Annesi dükkâna girdi. Peşinden sürükleniyor. Görev, çanta değişimi. Ürün değişimlerinden utanan, sıkılan cinslerden. Tam bir ezik. Yüzünde masum bir gülümseme. Annesinin cevvalliği çalışanlar nezdinde hafifletmeye çalışıyor. Neye yarayacaksa! “Bak oğlum, defolu bu!” “İyi de alırken görmediniz mi teyzeciğim?” “Görsem almazdım herhalde.” “Sizi bir dakika bekleteceğim.” “Çok bekletmeyin, işimiz gücümüz var.”

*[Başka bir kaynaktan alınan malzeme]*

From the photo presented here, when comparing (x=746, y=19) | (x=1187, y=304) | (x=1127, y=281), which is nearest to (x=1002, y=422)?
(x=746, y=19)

Ne o? Almayacağını bildiği halde deri montlara bakıyor. Sebep? Güya sadece değişim için gelmediğini kendilerine tip tip bakan çalışanlara göstermek ve potansiyel bir müşteri imajı çizmek için. Bir akıllı kendisi sanki… O elemanların ne insan sarrafı olduğundan habersiz, derileri okşuyor, beğendiğini belirten ifadeler takınıyor, bir hallere giriyor ki evlere şenlik. Ah tüm bunları yazarak anlatmak yerine elimde bir kamera olsaydı da gösterseydim sizlere bu adamın rezilliklerini. Neymiş, yazar olacakmış bir de. Gözlem yeteneği hak getire ama beyefendide istek, arzu tavan! Ay durun durun, aklıma ne geldi. Zamanında o beş para etmez yazılarından birini bir dergi için editöre gönderirkenki maili sizinle paylaşayım da kepazelik neymiş görün, Allah kimseyi bu duruma düşürmesin, demekten alamıyorum kendimi:
“Sayın Editör,
Hatırlarsanız zamanın behrinde sizinle ekteki yazı üzerine konuşmuş, bir yazarlık kitabı yapmak, ekteki yazıyı da önsözüne koymak ile ilgili istişarede bulunmuştuk. Siz de her zaman olduğu gibi benim ne kadar sığ, başarısız, güdük, acınası, beceriksiz işlerle hemhâl olduğumu, boyumun ölçüsüne bakmadan böylesi aptalca ve hadsizce fikirlerle size nasıl olup da geldiğimi üslûb-u lisanla, münasip bir dille değil, gayet açık seçik, pat pat, bön bön, suratıma suratıma uzun uzun detaylandırıp örneklendirip anlatmış, hakaret yağmurlarıyla yüzümü ıslatmıştınız. Tüm bunları dün gibi hatırlıyor, aklıma geldikçe korkup geceleri altını ıslatan bir çocuk acziyetiyle yorganı başımın üzerine çekiyorum. Gelgelelim bir hususu hatırlayamıyorum. Sadede gelirsem, acaba bu yazıyı müstakilen, bir dosya yazısı olarak yayımlayıp yayımlamadığınızı hatırlıyor musunuz? Şayet yayımlamadığınızı kesinkez hatırlıyorsanız, sizin de takdir buyurduğunuz gibi sizin tabirinizle tüm o ‘yazar yüzsüzlüğümü’ takınarak şansımı yeni editörümüzde denemek iştiyakıyla ekteki yazıyı, önümüzdeki 6 ay için bir devlet dairesi modunda tüm musluk başlarının ve köşelerin tutulduğu derginizde -bir umut- yayımlatmayı düşünüyorum.”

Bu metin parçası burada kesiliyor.